Source: Comcast Corporation

Since deregulation of the cable television industry in 1996, rates have more than doubled. At the time, the legislation was heralded as good for consumers, but what followed was a constant stream of mergers combining many small options into a group of much larger cable providers. This past week, the two largest providers in the United States, Time Warner Cable (NYSE: TWC) and Comcast (NASDAQ: CMCSK), announced a merger worth $45 billion that they claimed was great for consumers and competition. It will be great for consumers, but not in the way that this giant company thinks.

Cable executives report this as a merger that will bring a better and more efficient cable distribution experience for several reasons. It will give them more leverage with program developers like CBS. This would prevent blackouts like the one that lasted for roughly a month last summer, or the more than 80 other smaller ones that occurred last year.
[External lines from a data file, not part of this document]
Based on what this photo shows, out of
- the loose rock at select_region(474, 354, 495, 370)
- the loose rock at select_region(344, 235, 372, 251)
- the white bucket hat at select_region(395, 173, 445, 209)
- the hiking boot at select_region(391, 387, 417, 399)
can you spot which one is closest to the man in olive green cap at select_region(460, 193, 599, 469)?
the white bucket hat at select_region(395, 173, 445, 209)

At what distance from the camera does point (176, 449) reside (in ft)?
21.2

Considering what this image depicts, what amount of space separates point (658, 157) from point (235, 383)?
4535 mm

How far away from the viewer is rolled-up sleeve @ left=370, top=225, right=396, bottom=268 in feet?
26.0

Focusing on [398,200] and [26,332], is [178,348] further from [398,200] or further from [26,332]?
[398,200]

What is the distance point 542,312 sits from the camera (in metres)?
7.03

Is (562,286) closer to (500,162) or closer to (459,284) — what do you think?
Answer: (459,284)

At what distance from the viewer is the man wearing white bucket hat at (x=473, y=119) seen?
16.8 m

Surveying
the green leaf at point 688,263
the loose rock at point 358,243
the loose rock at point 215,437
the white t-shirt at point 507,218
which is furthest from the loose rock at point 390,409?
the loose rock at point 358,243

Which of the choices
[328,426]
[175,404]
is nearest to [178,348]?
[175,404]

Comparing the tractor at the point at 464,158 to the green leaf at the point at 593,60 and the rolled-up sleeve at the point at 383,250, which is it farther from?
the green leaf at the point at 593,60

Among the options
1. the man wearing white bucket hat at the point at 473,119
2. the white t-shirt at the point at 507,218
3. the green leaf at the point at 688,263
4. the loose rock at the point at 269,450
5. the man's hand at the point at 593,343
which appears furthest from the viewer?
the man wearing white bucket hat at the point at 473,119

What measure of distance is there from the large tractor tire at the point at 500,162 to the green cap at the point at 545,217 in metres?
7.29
The larger coverage would also allow them to provide better customer service due to the economies of scale, saving $1.5 billion, according to the Chicago Tribune. In addition, the more resources consolidated in one company would allow them to develop new products to compete with the now commonplace non-cable alternatives.

Not so fast

These ideas all have merit and could be supported with facts. However, history and psychology would suggest that companies are profit-driven, and therefore, act in their self interest to work toward the specific incentive of making more money. I do not expect these two companies to be any different. This initially does not bode well for consumers for a few big reasons.

Time Warner Cable and Comcast combining would merge control of about a third of the country's cable customers into one company. Customers are already stuck paying whatever these companies decide in the many areas where they are the only option for cable. The two giants do not provide in any of the same zip codes across the country. With any luck, this will only keep rates at their current levels, rather than encourage an increase.

In addition, these two companies have placed at the absolute bottom of customer service quality lists for years. Putting them together does not suggest an improvement in this area.

Bye-bye, cable

All of the changes that come along with this merger could be good for consumers or bad for consumers, depending on which side you ask. However, this merger will ultimately be bad for the business and stock prices of both Comcast and Time Warner Cable because it will mark the tipping point for consumers to start "cord-cutting."

Cord-cutting is when customers decide to end their cable provider agreements in lieu of the many Internet provided alternatives like Apple's iTunes, Netflix, Amazon.com, and HBO GO TV to name a few. This trend is accelerating. Last year was cable's worst in losing subscribers, a net 113,000, according to the research firm MoffettNathanson. 

As the companies combine their services more and more over time, the high rates, low customer service quality, and lack of options for other cable providers will push more and more potential customers toward these low commercial, on-demand options. Those two features alone are enough to make many people already split their time between cable programming and other alternatives.

These cable providers claim that this larger company will enable them to bring a competing service to the market, but this will be too little too late. These other services already have the infrastructure, customer base, and branding in place to succeed over cable company products that are late to the market. Consumers are deciding enough is enough and it is too late for cable providers to reverse this trend, no matter how big they get.